In 2008, 49 per cent of voters who cast ballots at polling stations in Suzdal, Vladimir oblast, preferred the electronic voting method. Its reliability was confirmed, because no defects in the equipment or technical rejections were recorded.
On October 10, 2010 four sets of EVUs were used in election of deputies of the Duma of the Novoanninsky district in Novoanninsky (Volgograd oblast). No defects in the equipment or technical rejections were recorded.
Experience with the use of automated vote counting systems at polling stations has confirmed that their use shortens the time needed for the issuance of voting results. For example, with a BPU, votes can be allocated almost immediately after the last voter has cast his or her ballot, which shortens the time needed for the issuance of voting results and the entry of data into the "Vybory" system. In ordinary voting conditions using paper ballots, the average time needed for vote counting is around two and a half to three hours.
In addition, the use of technical means has made it possible to minimize the unintentional errors that occur in manual vote counts (i.e., the impact of the "human factor").
Improvement automated voting and vote counting systems in the Russian Federation is continuing.
The most extensive tests of modern automated voting and vote counting systems were carried out during a single day of voting in constituent entities of the Russian Federation on 14 March 2010.
With the participation of the election commissions of the Ryazan and Tula oblasts and in accordance with the statutory instruments in force, the Central Election Commission of the Russian Federation organized the testing of the following software and hardware tools.
In Tula oblast, for the election of deputies to the Tula municipal Duma, ballot processing units were employed in 220 polling stations (two units per polling station) in the city of Tula.
In Ryazan oblast, for the election of deputies to the Ryazan oblast Duma, the following tools were employed in polling stations in the city of Ryazan:
- An upgraded ballot processing unit (BPU-2010);
- An electronic voting unit;
- A prototype of a precinct election commission computerized workstation (using an electronic digital signature).

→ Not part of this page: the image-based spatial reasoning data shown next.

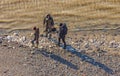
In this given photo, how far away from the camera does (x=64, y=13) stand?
20.2m

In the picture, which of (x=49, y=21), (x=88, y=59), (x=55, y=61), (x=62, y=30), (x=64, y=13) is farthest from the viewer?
(x=64, y=13)

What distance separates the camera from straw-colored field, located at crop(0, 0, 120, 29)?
19.7 metres

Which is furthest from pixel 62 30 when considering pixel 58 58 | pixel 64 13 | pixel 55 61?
pixel 64 13

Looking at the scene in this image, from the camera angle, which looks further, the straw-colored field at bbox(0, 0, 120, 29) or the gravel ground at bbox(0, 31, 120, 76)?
the straw-colored field at bbox(0, 0, 120, 29)

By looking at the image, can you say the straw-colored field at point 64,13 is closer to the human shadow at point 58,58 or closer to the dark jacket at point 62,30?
the dark jacket at point 62,30

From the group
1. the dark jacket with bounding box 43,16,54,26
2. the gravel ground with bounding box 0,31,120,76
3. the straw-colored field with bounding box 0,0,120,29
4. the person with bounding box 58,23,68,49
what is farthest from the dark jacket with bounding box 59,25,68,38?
the straw-colored field with bounding box 0,0,120,29

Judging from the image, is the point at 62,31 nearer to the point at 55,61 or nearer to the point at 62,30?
the point at 62,30

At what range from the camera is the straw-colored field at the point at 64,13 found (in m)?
19.7

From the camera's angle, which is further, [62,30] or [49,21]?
[49,21]

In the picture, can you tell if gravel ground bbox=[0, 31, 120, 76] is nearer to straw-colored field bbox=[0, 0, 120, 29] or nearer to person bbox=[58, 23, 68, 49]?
person bbox=[58, 23, 68, 49]

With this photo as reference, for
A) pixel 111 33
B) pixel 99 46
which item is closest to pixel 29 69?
pixel 99 46

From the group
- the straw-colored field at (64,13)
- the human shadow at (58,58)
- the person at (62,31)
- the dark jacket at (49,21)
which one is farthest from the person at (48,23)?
the human shadow at (58,58)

A precinct election commission computerized workstation enables a legal electronic record of the voting results to be produced at the polling station (with the aid of an electronic digital signature) and forwarded electronically to the higher-level commission, with the election results subsequently published on the Internet;
- Trial use of satellite systems for the transmission of data contained in the records of the voting results from the polling station to the higher-level commission;
- A specialized navigation system using GLONASS (global navigation satellite system) technology to monitor the movement of election documents;
- Video surveillance and image transmission equipment (webcams).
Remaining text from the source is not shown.